Over the past year, the community has worked hard to bring in and transition to
a more flexible and productive flow for ML compilers. One lesson we learned is
that it is hard to build a silver bullet for everything. Additionally, given
the amount of time and energy contributed by community volunteers, it is hard
to build and maintain a single compiler pipeline that aims to fit all purposes,
in our case, all backends and use cases. The engineering complexity inevitably
grows as we try to grow the combination of models and backends and aim to fit
everything into a single pipeline.
However, this does not render ML compilers useless. In fact, ML compilers are
becoming increasingly important as new workloads, hardware primitives, and
vertical use cases arise. Instead, the development and continuous improvement
of vertical ML compilers should be part of the ML engineering process.
Additionally, by enable such productive ML compiler development, we can afford
to bring up vertical-specific compiler optimizations, for key use-cases like
LLM and image detection models.
With that goal in mind, we still need to answer a question about “what should
be the common infrastructure we provide can be shared across vertical flows”.
The answer to such question has evolved since the project started. Over the
past year, the community has converged toward the pattern:

- Every program is encapsulated by an IRModule, with python-first
printing/parsing support via TVMScript
- Optimizations and lowering are implemented as composable transformations on
the IRModule
- A universal runtime mechanism(through tvm ffi) that naturally maps an
IRModule to runnable component across different environments.
Throughout all these flows, TVMScript serves as a common tool to inspect and
communicate the intermediate steps. By adopting this common flow, different
optimizations and vertical compiler building can happen more organically.
Importantly, it also allows us to strengthen the core while **allowing
downstream projects to add necessary customizations** while making use of the
existing pipelines when needed. Moving towards the lightweight flow also brings
extra benefits in terms of testing. Because most of the optimizations and
importing are tested via structural equality, we benefit from reduce test time
and more unit-level correctness checkings.

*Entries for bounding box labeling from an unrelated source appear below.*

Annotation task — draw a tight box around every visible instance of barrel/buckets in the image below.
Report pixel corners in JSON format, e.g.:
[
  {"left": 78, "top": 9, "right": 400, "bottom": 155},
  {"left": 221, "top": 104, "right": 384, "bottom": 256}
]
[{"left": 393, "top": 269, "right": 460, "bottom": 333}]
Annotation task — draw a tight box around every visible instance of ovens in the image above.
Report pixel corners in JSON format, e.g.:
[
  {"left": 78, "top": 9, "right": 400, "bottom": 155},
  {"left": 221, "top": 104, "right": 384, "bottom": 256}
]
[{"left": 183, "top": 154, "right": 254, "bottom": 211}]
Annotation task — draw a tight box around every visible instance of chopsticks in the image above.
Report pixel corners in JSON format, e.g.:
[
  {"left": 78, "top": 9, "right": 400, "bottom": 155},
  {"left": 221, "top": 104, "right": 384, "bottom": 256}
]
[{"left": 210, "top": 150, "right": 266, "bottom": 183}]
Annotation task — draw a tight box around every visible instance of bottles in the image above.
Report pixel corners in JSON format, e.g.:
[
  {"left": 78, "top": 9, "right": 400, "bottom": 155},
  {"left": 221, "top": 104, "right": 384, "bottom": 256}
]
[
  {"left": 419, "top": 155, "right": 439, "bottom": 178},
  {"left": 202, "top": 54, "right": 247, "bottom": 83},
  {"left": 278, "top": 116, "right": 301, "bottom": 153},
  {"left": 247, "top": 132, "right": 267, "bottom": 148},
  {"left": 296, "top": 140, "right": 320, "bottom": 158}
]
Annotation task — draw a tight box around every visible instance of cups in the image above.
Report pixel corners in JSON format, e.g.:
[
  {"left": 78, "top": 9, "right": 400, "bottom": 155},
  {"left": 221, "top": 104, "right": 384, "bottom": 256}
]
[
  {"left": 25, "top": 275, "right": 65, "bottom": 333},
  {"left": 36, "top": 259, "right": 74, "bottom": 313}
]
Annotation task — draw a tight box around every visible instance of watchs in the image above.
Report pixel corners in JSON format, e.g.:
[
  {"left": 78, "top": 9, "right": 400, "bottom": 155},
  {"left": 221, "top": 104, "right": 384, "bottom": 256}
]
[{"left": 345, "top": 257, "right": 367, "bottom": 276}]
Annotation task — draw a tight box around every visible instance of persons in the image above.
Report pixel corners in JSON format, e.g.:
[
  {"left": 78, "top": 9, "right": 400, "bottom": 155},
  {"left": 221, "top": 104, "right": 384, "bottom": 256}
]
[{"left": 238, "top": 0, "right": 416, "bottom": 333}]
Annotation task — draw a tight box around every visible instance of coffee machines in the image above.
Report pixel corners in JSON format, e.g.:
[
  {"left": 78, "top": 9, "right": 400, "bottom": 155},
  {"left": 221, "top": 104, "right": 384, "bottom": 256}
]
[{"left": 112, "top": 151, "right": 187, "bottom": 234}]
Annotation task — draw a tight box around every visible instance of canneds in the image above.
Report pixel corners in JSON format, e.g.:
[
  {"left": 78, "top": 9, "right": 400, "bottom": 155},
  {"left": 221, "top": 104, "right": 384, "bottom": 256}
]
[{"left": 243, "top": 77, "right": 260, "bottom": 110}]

Most of the new development as now centers around the new modular flow. In the
meantime, we have been keeping the legacy components around for one year. We
started to see challenges as some components get out of maintenance due to a
lack of development. Additionally, because of the way some of the legacy
components are structured, many tests require integration(instead of structural
equality), taking much CI time and resources.
This post calls for us to move away from legacy components towards the new
flow, specifically:
- Move away from relay toward relax as the graph IR
- Use TensorIR for tensor program schedule over te/schedule
- te remains as a useful tool to construct `tir.PrimFunc`, but not
necessarily the scheduling part.
- Use dlight-style IRModule⇒IRModule transform for rule based scheduling
that is compatible with the modular flow.
- Use MetaSchedule for autotuning, over autotvm and autoschedule
We will encourage community contributions that centralizes the new flow,
including improving frontends and modular optimizations based on the new
approach. Importantly, these latest improvements will have less overhead for
testing and technical coupling in general, as we can structure most of them via
structural equality tests via TVMScript and IRModule⇒IRModule mechanism without
introducing new mechanisms. Feel free to share thoughts.
As we gradually phase out the legacy components, they will remain available
through release branches and taking maintainace patches. Coming back to the
context, field of ML/AI is moving even faster, and we have gone several major
changes in the recent wave of GenAI. These challenges are unique, and calls for
a need for ML projects to reinvent themselves to stay relevant, or becoming
irrelevant. After one year more development and learnings of the new flow, it
is a right time for us to start the move.